* TASKS TO COMPLETE *
a) In the GPT-5.2 vs o3 benchmark guide, what cost threshold do the default test assertions set for each inference?
b) Resume the GPT-5.2 vs o3 benchmark guide, starting right after its final line.

* TEXT PASSAGE *

Segment Open

Skip to main content

GPT-5.2 vs o3: Benchmark on Your Own Data

OpenAI's o3 is a reasoning model designed to spend more time thinking before responding, excelling at complex math and logic tasks.

GPT-5.2 outperforms o3 on most general benchmarks, but o3 still leads on deep reasoning tasks like advanced math and multi-step logic problems.

This guide describes how to compare o3 against gpt-5.2 using promptfoo, with a focus on performance, cost, and latency.

The end result will be a side-by-side comparison that looks similar to this:

o3 vs gpt-5.2 comparison

Prerequisites

Before we begin, you'll need:

  • promptfoo CLI installed. If not, refer to the installation guide.
  • An active OpenAI API key set as the OPENAI_API_KEY environment variable.

Step 1: Setup

Create a new directory for your comparison project:

mkdir openai-o3-comparison
cd openai-o3-comparison

Step 2: Configure the Comparison

Create a promptfooconfig.yaml file to define your comparison.

  1. Prompts: Define the prompt template that will be used for all test cases. In this example, we're using riddles:

    prompts:
    - 'Solve this riddle: {{riddle}}'

    The {{riddle}} placeholder will be replaced with specific riddles in each test case.

  2. Providers: Specify the models you want to compare. In this case, we're comparing gpt-5.2 and o3:

    providers:
    - openai:gpt-5.2
    - openai:o3
  3. Default Test Assertions: Set up default assertions that will apply to all test cases. Given the cost and speed of o3, we're setting thresholds for cost and latency:

    defaultTest:
    assert:
    # Inference should always cost less than this (USD)
    - type: cost
    threshold: 0.02
    # Inference should always be faster than this (milliseconds)
    - type: latency
    threshold: 30000

    These assertions will flag any responses that exceed $0.02 in cost or 30 seconds in response time.

  4. Test Cases: Now, define your test cases. In this specific example, each test case includes:

    • The riddle text (assigned to the riddle variable)
    • Specific assertions for that test case (optional)

    Here's an example of a test case with assertions:

    tests:
    - vars:
    riddle: 'I speak without a mouth and hear without ears. I have no body, but I come alive with wind. What am I?'
    assert:
    - type: contains
    value: echo
    - type: llm-rubric
    value: Do not apologize

    This test case checks if the response contains the word "echo" and uses an LLM-based rubric to ensure the model doesn't apologize in its response. See deterministic metrics and model-graded metrics for more details.

    Add multiple test cases to thoroughly evaluate the models' performance on different types of riddles or problems.

Now, let's put it all together in the final configuration:

promptfooconfig.yaml
description: 'GPT-5.2 vs o3 comparison'
prompts:
- 'Solve this riddle: {{riddle}}'
providers:
- openai:gpt-5.2
- openai:o3
defaultTest:
assert:
# Inference should always cost less than this (USD)
- type: cost
threshold: 0.02
# Inference should always be faster than this (milliseconds)

Segment Closed

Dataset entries

Segment Open

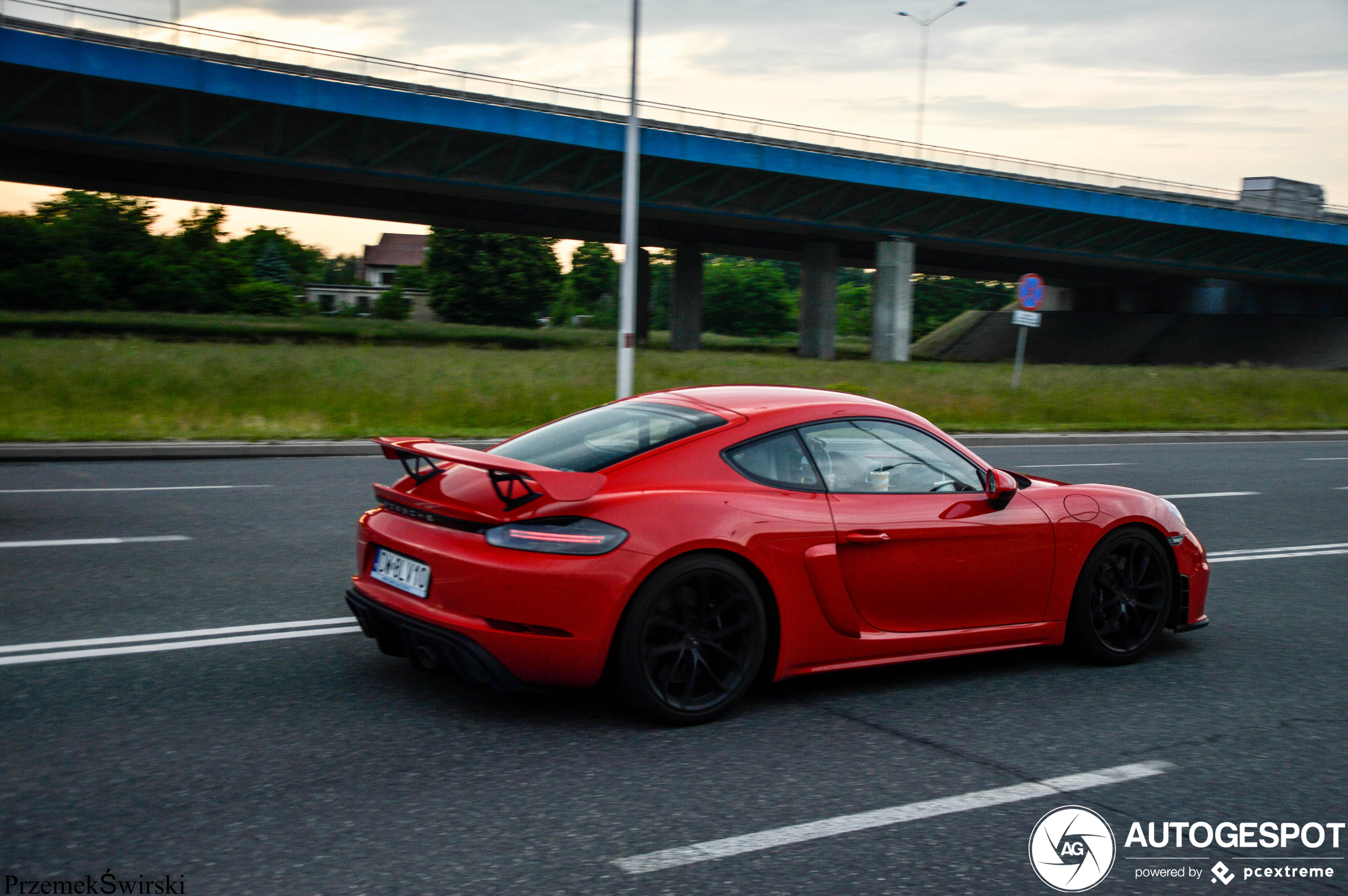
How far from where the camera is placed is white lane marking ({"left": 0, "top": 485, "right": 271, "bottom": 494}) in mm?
10383

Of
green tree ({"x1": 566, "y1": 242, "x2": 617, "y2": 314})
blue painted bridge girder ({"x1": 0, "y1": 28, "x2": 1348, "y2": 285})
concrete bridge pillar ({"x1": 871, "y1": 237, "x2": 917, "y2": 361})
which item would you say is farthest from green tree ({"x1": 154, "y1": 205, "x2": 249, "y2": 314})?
concrete bridge pillar ({"x1": 871, "y1": 237, "x2": 917, "y2": 361})

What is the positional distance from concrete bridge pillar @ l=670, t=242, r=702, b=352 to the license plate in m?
50.1

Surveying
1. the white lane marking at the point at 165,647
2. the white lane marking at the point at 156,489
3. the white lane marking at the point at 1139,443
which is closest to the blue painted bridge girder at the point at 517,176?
the white lane marking at the point at 1139,443

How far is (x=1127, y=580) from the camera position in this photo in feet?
18.3

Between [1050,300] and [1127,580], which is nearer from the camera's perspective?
[1127,580]

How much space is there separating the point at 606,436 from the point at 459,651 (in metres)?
1.23

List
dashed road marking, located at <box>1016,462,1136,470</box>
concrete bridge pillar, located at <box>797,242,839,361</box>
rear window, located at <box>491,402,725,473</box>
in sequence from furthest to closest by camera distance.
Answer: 1. concrete bridge pillar, located at <box>797,242,839,361</box>
2. dashed road marking, located at <box>1016,462,1136,470</box>
3. rear window, located at <box>491,402,725,473</box>

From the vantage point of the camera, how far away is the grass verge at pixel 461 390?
57.2ft

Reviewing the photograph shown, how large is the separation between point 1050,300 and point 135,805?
8199cm

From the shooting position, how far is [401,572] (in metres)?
4.45

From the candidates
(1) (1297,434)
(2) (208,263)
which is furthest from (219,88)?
(2) (208,263)

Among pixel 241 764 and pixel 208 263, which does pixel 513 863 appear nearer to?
pixel 241 764

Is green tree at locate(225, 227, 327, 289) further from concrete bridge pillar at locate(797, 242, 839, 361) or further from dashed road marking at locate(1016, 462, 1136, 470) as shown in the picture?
dashed road marking at locate(1016, 462, 1136, 470)

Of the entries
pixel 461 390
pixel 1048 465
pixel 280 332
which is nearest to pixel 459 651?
pixel 1048 465
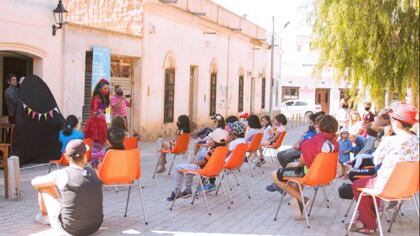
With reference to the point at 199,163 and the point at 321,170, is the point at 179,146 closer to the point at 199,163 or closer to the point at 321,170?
the point at 199,163

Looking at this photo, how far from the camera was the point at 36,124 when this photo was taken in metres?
11.9

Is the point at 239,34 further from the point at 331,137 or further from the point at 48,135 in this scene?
the point at 331,137

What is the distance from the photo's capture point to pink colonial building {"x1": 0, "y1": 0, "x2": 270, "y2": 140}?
13.8m

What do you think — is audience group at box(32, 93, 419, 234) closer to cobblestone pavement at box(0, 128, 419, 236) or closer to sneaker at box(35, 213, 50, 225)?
sneaker at box(35, 213, 50, 225)

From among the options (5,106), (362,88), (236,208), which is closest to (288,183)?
(236,208)

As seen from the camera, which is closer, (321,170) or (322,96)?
(321,170)

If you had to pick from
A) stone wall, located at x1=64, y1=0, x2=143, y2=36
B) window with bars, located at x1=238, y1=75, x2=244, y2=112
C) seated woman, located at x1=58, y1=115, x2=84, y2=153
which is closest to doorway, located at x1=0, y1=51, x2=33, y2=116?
seated woman, located at x1=58, y1=115, x2=84, y2=153

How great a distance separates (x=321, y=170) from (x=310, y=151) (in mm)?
261

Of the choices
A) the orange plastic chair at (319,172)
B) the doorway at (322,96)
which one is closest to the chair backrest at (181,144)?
the orange plastic chair at (319,172)

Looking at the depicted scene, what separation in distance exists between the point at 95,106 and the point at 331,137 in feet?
16.5

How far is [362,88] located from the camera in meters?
12.8

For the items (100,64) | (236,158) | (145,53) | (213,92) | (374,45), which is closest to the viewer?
(236,158)

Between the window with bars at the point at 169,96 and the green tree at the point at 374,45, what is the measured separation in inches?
362

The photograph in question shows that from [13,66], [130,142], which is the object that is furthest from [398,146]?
[13,66]
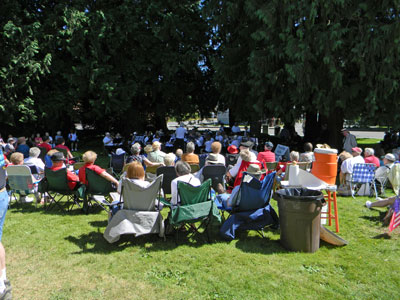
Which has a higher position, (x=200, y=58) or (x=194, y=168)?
(x=200, y=58)

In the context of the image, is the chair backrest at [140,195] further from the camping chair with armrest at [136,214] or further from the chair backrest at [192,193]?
the chair backrest at [192,193]

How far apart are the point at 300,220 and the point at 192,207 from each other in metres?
1.63

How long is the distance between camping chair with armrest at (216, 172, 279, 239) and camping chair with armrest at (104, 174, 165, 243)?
1.16 metres

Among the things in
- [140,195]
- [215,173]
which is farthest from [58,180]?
[215,173]

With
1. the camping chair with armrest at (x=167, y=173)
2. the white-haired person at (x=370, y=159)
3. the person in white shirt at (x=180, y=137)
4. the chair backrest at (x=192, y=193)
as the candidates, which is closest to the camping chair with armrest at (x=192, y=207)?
the chair backrest at (x=192, y=193)

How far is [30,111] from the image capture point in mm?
17656

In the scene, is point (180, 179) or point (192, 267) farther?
point (180, 179)

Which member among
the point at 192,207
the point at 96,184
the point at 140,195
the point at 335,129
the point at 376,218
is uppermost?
the point at 335,129

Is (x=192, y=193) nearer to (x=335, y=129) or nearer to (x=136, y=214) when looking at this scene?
(x=136, y=214)

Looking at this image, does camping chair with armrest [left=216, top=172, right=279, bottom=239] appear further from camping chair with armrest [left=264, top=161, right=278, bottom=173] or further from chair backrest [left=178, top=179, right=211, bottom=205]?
camping chair with armrest [left=264, top=161, right=278, bottom=173]

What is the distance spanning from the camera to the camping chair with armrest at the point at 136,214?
4.73 m

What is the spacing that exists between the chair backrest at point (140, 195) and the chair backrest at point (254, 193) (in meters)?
1.35

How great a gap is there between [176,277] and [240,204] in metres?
1.67

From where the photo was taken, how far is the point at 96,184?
20.4 feet
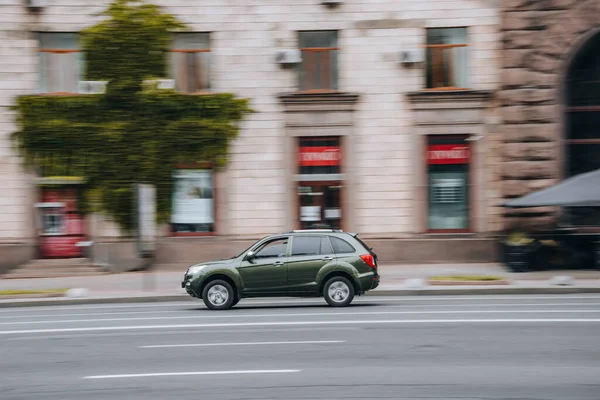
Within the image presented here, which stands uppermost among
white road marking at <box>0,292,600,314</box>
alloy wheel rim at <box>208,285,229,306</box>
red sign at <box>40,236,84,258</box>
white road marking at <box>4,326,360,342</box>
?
red sign at <box>40,236,84,258</box>

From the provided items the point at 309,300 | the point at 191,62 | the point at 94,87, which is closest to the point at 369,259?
the point at 309,300

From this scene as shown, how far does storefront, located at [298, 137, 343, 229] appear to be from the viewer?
82.5 feet

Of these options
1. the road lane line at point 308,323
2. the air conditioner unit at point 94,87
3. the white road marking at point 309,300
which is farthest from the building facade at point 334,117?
the road lane line at point 308,323

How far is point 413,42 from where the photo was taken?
81.4ft

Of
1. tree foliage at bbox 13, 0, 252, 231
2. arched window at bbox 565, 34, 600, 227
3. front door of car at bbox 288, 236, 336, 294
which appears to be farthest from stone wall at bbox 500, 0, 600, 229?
front door of car at bbox 288, 236, 336, 294

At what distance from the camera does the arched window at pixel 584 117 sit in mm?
24531

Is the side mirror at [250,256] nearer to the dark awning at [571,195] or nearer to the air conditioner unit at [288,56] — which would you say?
the dark awning at [571,195]

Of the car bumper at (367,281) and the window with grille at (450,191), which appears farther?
the window with grille at (450,191)

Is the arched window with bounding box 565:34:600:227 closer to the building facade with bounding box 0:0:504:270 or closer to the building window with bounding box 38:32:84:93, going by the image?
the building facade with bounding box 0:0:504:270

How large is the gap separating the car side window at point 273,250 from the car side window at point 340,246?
939 mm

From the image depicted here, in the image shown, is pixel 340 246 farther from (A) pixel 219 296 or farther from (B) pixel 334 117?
(B) pixel 334 117

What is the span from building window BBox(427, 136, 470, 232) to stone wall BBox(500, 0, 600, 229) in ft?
4.05

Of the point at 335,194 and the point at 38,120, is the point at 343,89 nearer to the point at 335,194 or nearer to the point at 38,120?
the point at 335,194

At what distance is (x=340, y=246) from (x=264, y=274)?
62.2 inches
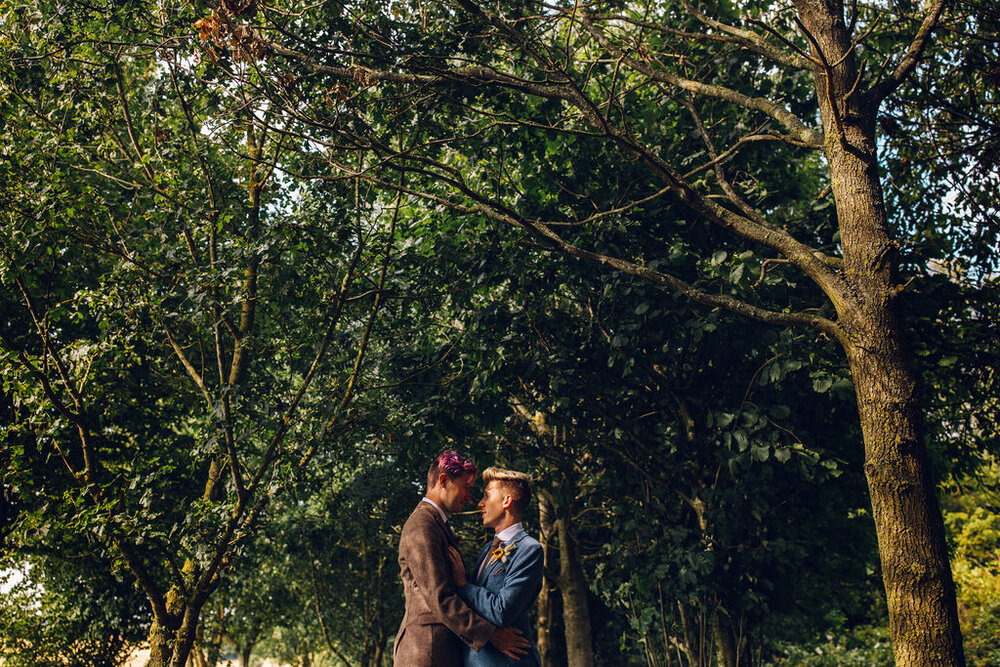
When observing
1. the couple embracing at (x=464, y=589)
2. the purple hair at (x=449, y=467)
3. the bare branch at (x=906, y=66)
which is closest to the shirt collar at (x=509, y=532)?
the couple embracing at (x=464, y=589)

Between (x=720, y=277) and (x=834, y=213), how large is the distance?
1958 mm

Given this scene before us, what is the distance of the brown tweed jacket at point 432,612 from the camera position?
4055 millimetres

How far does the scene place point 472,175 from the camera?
10352 millimetres

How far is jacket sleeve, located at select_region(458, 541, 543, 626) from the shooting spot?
13.5 ft

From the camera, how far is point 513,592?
13.6 ft

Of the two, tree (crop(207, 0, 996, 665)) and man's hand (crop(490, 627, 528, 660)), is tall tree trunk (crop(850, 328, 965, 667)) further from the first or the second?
man's hand (crop(490, 627, 528, 660))

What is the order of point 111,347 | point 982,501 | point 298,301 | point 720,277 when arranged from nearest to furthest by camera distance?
1. point 111,347
2. point 720,277
3. point 298,301
4. point 982,501

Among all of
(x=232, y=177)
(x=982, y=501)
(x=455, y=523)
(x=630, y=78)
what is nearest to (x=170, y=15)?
(x=232, y=177)

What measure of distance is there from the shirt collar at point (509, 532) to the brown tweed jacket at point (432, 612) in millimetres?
359

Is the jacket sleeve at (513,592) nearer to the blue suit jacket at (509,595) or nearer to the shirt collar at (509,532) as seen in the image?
the blue suit jacket at (509,595)

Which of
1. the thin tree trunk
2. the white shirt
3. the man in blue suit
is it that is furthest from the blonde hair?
the thin tree trunk

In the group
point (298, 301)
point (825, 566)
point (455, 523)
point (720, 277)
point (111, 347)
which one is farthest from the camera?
point (455, 523)

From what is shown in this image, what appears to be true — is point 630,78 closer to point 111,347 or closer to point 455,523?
point 111,347

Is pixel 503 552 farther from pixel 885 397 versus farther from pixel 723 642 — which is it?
pixel 723 642
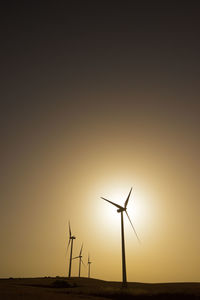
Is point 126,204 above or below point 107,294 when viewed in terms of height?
above

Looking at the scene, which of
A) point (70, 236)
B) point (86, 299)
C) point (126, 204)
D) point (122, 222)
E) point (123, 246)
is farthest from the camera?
point (70, 236)

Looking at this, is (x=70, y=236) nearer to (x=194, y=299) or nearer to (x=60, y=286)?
(x=60, y=286)

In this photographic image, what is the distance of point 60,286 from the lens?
6588 cm

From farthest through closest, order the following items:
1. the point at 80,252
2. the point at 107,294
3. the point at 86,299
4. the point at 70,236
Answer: the point at 80,252 → the point at 70,236 → the point at 107,294 → the point at 86,299

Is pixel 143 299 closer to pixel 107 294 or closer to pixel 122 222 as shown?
pixel 107 294

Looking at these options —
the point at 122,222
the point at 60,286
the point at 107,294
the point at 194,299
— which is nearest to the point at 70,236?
the point at 60,286

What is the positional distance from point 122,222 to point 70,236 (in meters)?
58.6

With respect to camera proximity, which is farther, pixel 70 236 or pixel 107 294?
pixel 70 236

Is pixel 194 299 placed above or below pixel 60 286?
below

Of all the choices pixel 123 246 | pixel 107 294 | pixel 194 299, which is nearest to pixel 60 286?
pixel 123 246

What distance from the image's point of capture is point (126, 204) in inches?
2717

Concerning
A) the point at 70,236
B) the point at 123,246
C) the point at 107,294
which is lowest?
the point at 107,294

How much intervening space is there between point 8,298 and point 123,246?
1128 inches

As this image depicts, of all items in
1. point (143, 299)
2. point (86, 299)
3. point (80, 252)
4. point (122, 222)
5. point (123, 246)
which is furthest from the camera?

Segment Closed

* ANSWERS TO THE PROBLEMS *
a) $0.02 (USD)

b)
- type: latency
threshold: 30000
tests:
- vars:
riddle: 'I speak without a mouth and hear without ears. I have no body, but I come alive with wind. What am I?'
assert:
- type: contains
value: echo
- type: llm-rubric
value: Do not apologize
- vars:
riddle: 'The more of this there is, the less you see. What is it?'
assert:
- type: contains
value: darkness
- vars:
riddle: >-
Suppose I have a cabbage, a goat and a lion, and I need to get them across a river. I have a boat that can only carry myself and a single other item. I am not allowed to leave the cabbage and lion alone together, and I am not allowed to leave the lion and goat alone together. How can I safely get all three across?
- vars:
riddle: 'The surgeon, who is the boy''s father says, "I can''t operate on this boy, he''s my son!" Who is the surgeon to the boy?'
assert:
- type: llm-rubric
value: "output must state that the surgeon is the boy's father"

This configuration sets up a comprehensive comparison between gpt-5.2 and o3 using a variety of riddles, with cost and latency requirements. We strongly encourage you to revise this with your own test cases and assertions!

Step 3: Run the Comparison

Execute the comparison using the promptfoo eval command:

npx promptfoo@latest eval

This will run each test case against both models and output the results.

To view the results in a web interface, run:

npx promptfoo@latest view

o3 vs gpt-5.2 comparison

What's next?

By running this comparison, you'll gain insights into how o3 performs against gpt-5.2 on tasks requiring logical reasoning and problem-solving. You'll also see the trade-offs in terms of cost and latency.

Reasoning models like o3 excel at complex multi-step problems, but for simpler tasks the extra thinking time and cost may not be worth it. GPT-5.2 is often the better choice when speed and cost matter more than deep reasoning.

Ultimately, the best model is going to depend a lot on your application. There's no substitute for testing these models on your own data, rather than relying on general-purpose benchmarks.